Reasonable people can differ on the extent to which banks should be regulated, and even on who should do the regulation (one should always cautious about the risk of capture, of bureaucrats/ministers by those they are supposed to be regulating).

But in his two articles put together, Gould has done nothing (at all) to substantiate his claim that banks are the prime (or even just a key) source of the housing affordability problems.    Simply describing the way in which credit and deposits are created, across the banking system as a whole, contributes little.

I would grant one point.  If banks could not create credit – in the process (simultaneously) allowing young generations to borrow from older ones – house price cycles would look rather different.  Perhaps house prices would be a little lower.  But the biggest change would probably be not in the level of house prices, but in who owned the houses.   Even more young people would be unable to purchase their own home, and more of those homes would be owned by those not constrained by access to credit (be it the evil “investors”, cashed-up foreigners, or institutional vehicles such as pension funds).  Systemic credit risks might be lower, but at what cost to individual families etc?  The fundamental factors that create (artificial) scarcity  –  land use restrictions running hard into rapidly rising population-fuelled demand –  wouldn’t have changed at all.

And for believers in the idea that the banking system is the source of the problem, it is often worth pointing them to the United States.    It has the same sort of banking system we do –  the banking system simulataneously creates loans and deposits –  and yet vast swathes of the country, including big cities often with quite rapid population growth, have had no problems with unaffordable house prices (as a resource on this, try this excellent interview with leading US housing academic Joseph Gyourko, which almost deserves its own post).  The private banking system isn’t the problem.  Land use and housing supply restrictions are.    The banking system certainly enables some people who would otherwise be squeezed out completely to purchase (in fact that is what it always did for first home buyers –  whether the “bank” was a private one, or the State Advances Corporation).  If house prices ever do fall back a long way, some borrowers might well regret having borrowed.   But in all sorts of areas of life, hindsight is like that.
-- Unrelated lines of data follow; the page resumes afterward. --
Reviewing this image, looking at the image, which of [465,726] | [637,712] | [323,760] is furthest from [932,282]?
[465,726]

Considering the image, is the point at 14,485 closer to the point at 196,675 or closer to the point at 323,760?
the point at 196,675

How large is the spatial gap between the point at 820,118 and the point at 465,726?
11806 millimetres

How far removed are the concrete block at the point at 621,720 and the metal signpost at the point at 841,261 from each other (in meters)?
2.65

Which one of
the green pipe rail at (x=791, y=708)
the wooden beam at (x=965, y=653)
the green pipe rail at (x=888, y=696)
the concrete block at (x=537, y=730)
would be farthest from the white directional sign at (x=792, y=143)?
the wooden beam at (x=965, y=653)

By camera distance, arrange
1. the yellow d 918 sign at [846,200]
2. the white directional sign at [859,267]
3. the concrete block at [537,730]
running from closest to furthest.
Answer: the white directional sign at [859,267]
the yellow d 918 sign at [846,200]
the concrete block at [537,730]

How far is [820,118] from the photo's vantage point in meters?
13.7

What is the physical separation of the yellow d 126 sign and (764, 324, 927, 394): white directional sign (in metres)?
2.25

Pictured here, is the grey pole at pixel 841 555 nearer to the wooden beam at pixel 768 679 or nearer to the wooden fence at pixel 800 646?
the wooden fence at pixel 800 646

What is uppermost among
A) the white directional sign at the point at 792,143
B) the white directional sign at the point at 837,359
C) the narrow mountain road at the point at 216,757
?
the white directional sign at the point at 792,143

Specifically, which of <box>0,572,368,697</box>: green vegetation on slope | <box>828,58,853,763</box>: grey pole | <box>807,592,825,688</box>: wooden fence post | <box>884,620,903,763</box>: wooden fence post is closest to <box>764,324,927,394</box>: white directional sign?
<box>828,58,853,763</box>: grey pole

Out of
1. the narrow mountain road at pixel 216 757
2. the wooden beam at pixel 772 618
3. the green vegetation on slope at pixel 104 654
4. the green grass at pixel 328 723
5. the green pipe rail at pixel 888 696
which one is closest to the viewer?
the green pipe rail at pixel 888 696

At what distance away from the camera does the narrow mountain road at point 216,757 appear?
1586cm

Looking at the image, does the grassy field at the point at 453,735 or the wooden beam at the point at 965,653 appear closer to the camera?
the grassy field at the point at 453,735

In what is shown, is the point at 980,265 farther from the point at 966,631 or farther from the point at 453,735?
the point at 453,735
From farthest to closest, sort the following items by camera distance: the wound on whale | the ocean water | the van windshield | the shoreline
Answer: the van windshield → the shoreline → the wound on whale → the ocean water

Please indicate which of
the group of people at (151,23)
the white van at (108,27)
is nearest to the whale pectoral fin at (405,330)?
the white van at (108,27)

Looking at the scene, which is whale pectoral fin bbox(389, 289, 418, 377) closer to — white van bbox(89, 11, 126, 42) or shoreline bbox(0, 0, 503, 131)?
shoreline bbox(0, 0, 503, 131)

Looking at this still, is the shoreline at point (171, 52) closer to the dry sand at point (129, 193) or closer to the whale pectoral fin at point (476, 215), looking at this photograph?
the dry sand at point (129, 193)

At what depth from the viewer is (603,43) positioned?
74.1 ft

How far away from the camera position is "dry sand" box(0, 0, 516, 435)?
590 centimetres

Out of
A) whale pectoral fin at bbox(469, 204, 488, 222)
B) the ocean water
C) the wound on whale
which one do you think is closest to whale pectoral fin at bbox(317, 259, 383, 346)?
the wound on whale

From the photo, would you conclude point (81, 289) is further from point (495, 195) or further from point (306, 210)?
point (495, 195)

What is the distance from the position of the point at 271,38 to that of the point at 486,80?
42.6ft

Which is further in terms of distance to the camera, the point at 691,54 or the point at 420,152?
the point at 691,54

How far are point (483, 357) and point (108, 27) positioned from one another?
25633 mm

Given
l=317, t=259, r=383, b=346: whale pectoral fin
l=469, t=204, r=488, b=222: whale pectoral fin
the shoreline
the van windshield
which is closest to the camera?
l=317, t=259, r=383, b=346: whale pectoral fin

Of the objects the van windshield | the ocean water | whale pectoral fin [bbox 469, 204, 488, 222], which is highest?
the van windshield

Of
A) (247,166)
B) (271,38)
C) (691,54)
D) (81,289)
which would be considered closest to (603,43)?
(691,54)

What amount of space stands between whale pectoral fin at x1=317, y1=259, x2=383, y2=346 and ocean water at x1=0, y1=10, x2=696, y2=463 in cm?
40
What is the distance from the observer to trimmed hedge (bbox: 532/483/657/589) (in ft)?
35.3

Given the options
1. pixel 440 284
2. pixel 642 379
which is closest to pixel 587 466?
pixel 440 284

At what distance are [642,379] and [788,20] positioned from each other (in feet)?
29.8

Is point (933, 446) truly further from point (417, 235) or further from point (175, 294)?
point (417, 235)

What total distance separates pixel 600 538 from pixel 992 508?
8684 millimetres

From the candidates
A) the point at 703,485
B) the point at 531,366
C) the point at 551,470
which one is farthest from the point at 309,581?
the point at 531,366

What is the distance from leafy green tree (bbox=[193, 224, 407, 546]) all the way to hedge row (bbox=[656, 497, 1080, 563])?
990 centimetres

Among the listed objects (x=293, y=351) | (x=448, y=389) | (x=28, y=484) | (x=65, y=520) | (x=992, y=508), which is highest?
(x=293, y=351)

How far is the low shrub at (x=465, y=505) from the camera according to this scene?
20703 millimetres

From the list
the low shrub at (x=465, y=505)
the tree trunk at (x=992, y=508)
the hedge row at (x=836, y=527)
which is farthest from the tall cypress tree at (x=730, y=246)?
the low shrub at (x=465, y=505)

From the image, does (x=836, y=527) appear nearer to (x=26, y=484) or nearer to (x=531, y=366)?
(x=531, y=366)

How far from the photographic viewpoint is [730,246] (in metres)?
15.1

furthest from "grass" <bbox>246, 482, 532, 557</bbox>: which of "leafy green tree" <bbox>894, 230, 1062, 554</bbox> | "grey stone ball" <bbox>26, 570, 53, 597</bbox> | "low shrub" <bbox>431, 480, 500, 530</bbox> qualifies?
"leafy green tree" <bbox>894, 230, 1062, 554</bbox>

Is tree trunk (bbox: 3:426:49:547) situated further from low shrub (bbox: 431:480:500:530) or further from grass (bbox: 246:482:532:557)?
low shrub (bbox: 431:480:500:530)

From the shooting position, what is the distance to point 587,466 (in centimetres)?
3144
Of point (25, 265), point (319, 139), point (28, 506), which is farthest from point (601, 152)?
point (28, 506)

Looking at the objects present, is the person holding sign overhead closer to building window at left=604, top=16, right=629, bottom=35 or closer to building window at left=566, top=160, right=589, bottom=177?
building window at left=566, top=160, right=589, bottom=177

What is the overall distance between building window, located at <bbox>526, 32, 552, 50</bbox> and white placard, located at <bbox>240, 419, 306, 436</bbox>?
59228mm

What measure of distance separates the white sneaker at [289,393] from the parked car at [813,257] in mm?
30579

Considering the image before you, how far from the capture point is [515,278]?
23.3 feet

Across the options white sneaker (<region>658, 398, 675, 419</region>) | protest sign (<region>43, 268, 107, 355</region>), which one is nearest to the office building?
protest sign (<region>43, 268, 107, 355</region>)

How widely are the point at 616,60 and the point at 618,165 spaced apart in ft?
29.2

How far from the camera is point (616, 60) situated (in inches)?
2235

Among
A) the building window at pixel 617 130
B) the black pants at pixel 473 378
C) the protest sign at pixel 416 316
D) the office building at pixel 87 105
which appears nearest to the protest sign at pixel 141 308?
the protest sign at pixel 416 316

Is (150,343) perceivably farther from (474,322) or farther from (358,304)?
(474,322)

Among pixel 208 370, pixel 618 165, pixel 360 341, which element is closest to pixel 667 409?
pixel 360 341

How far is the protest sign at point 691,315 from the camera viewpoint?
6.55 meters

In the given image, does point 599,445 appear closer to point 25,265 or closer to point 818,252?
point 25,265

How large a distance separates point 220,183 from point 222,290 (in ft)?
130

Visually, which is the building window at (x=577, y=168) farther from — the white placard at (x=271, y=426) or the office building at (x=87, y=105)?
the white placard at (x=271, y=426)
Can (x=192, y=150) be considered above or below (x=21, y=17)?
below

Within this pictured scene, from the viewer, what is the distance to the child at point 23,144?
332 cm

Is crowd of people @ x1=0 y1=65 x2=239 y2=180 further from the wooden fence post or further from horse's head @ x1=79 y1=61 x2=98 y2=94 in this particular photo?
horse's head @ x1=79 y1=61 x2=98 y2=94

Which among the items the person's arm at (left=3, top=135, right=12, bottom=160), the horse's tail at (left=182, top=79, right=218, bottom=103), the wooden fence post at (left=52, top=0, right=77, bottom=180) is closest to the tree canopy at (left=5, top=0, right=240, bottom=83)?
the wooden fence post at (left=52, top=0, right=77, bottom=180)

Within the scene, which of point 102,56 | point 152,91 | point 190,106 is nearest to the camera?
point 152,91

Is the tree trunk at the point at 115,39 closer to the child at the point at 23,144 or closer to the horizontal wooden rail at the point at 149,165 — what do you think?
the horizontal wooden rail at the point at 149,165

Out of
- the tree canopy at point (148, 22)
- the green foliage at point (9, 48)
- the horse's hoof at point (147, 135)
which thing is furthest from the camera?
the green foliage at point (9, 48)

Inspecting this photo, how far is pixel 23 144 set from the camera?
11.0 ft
For now, they’ve made the best decisions they could for themselves, with the information they have,

Monetary reform ideas have a long tradition –  sometimes advocated by some pretty prominent economists (eg Laurence Kotlikoff, who came through New Zealand a few years ago).  Usually, there is (a lot) less there than the advocates make out.  Sometimes – as with Social Credit –  the analysis is simply misconceived, or even straight-out nutty.  I suspect Gould is in the former camp.  We could, if we wanted to, have a quite different system of monetary management.  I think we’d mostly be worse off if we did.  And since our system is the same system adopted now across virtually the entire world, the burden of proof should surely be on the advocates of change to demonstrate that the outcomes of their alternative visions would be demonstrably superior.  Gould hasn’t done that.  And it is no use simply going ‘but the 2008/09 crisis was so awful, anything has to be better’ without a great deal more supporting analysis, of the causes and consequences of those crisis episodes, than is on offer here.